■ DIRECTIVE ■
Take the line that contains "At what distance is" and each line after it in the material below, and transcribe them exactly, stopping at the end.

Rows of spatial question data
·····
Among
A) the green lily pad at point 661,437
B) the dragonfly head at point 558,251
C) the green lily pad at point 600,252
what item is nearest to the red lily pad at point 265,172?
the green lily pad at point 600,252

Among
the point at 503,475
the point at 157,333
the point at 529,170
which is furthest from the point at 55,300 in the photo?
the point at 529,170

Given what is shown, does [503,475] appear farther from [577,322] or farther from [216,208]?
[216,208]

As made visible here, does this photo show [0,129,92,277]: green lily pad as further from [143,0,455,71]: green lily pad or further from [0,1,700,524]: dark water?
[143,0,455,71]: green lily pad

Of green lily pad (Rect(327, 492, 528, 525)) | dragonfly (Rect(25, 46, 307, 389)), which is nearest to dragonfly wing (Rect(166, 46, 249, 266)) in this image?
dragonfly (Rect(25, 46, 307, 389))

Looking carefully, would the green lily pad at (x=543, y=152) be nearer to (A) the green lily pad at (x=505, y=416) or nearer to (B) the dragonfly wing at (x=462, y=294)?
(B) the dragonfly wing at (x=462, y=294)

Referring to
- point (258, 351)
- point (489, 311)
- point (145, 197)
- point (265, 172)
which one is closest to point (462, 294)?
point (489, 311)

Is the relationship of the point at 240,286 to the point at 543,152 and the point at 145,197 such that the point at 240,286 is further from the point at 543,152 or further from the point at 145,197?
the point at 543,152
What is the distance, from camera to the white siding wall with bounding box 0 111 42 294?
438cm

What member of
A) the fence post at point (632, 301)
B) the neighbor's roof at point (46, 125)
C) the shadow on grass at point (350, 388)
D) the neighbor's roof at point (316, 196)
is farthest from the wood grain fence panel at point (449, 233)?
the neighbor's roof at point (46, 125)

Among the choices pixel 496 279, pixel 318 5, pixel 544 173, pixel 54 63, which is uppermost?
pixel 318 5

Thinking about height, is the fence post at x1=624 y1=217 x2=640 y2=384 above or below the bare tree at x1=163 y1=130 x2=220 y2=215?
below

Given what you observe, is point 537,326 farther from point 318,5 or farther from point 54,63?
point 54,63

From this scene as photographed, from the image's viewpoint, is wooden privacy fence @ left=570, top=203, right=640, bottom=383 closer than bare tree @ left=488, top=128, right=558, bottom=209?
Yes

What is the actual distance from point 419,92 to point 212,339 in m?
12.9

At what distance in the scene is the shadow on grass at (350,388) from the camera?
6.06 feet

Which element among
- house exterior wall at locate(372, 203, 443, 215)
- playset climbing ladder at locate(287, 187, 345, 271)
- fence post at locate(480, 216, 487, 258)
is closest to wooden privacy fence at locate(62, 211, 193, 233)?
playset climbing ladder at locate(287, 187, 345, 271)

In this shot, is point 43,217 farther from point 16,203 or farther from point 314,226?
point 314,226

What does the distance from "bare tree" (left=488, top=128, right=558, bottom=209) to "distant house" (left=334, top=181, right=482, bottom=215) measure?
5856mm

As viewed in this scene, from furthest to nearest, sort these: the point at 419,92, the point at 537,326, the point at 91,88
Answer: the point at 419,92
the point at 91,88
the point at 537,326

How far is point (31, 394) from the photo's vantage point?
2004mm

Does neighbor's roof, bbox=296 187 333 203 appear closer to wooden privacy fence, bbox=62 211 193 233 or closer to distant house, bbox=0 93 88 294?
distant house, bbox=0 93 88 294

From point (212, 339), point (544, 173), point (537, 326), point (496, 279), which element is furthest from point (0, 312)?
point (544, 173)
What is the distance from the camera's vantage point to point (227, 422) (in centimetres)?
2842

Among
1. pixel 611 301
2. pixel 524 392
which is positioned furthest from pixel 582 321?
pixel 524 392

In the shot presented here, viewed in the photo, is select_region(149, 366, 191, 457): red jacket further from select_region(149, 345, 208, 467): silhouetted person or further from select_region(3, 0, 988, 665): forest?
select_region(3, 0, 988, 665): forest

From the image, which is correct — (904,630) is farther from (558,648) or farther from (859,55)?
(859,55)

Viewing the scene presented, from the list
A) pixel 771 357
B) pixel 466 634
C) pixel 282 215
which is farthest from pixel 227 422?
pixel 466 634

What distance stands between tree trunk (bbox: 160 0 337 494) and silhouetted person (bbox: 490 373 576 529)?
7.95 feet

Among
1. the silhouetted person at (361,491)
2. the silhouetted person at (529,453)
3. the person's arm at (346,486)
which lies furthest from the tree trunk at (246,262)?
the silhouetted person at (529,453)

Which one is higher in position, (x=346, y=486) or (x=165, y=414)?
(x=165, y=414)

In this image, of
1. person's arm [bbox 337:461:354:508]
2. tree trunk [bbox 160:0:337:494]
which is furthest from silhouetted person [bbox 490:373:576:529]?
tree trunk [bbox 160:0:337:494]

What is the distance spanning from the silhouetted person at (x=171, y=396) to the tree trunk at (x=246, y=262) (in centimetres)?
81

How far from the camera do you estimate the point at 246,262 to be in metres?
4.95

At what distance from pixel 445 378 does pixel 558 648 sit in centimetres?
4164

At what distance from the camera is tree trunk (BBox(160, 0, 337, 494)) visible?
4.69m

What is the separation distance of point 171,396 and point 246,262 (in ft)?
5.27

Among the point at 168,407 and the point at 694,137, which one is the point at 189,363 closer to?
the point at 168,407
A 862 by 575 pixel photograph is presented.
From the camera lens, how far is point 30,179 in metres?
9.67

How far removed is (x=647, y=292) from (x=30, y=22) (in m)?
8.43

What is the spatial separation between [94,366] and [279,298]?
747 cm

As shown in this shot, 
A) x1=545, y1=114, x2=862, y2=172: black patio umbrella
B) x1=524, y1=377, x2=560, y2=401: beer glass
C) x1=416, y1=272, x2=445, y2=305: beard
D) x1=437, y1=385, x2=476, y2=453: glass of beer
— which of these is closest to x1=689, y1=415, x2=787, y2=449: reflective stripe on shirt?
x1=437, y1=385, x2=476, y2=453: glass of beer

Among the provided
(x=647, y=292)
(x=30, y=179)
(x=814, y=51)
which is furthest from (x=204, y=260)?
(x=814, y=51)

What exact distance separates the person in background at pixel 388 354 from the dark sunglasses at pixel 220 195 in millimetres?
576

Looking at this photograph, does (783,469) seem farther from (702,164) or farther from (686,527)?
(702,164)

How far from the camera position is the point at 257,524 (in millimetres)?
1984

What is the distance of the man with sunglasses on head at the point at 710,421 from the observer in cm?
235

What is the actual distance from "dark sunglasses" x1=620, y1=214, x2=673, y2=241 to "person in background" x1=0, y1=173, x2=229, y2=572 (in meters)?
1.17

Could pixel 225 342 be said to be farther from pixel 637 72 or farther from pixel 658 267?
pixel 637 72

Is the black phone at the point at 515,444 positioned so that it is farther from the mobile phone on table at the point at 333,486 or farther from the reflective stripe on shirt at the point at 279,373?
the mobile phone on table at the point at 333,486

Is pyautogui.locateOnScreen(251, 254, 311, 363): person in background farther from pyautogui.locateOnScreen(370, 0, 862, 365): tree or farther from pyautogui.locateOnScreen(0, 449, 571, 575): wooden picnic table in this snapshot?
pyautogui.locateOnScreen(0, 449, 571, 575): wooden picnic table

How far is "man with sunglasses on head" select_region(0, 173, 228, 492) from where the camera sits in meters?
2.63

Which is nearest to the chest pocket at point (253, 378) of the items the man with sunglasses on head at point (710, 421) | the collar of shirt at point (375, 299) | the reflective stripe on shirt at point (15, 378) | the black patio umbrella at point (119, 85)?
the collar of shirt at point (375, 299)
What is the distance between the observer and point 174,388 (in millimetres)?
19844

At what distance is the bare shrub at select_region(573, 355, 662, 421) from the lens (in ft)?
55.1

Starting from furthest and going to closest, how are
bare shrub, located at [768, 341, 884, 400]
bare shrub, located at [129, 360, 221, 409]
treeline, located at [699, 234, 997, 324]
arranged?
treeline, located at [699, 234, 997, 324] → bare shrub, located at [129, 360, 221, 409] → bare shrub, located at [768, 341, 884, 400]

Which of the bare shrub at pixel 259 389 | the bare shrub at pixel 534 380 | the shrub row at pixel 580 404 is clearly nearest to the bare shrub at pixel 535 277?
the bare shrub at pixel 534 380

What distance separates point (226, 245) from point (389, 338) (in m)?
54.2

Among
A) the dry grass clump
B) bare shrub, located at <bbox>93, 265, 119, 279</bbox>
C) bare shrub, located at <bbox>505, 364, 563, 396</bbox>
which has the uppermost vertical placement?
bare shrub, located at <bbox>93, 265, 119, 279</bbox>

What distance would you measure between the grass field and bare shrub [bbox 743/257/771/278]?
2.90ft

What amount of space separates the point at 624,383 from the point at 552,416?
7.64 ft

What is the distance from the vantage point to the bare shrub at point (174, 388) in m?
·····
■ FINAL ANSWER ■
At what distance is the bare shrub at select_region(573, 355, 662, 421) from the lens (in ft)?
55.1

Starting from furthest and going to closest, how are
bare shrub, located at [768, 341, 884, 400]
bare shrub, located at [129, 360, 221, 409]
treeline, located at [699, 234, 997, 324]
arranged?
treeline, located at [699, 234, 997, 324] → bare shrub, located at [129, 360, 221, 409] → bare shrub, located at [768, 341, 884, 400]

Which of the bare shrub at pixel 259 389 | the bare shrub at pixel 534 380 | the shrub row at pixel 580 404 is clearly nearest to the bare shrub at pixel 535 277?
the bare shrub at pixel 534 380

What distance separates point (226, 245) from point (389, 338) (in m)?
54.2

Among
A) the dry grass clump
B) bare shrub, located at <bbox>93, 265, 119, 279</bbox>
C) bare shrub, located at <bbox>505, 364, 563, 396</bbox>
which has the uppermost vertical placement?
bare shrub, located at <bbox>93, 265, 119, 279</bbox>

What distance would you measure between the grass field and bare shrub [bbox 743/257/771/278]?
2.90ft

What amount of space separates the point at 624,383 from the point at 552,416?
7.64 ft

What is the distance from the vantage point to the bare shrub at point (174, 388) in m?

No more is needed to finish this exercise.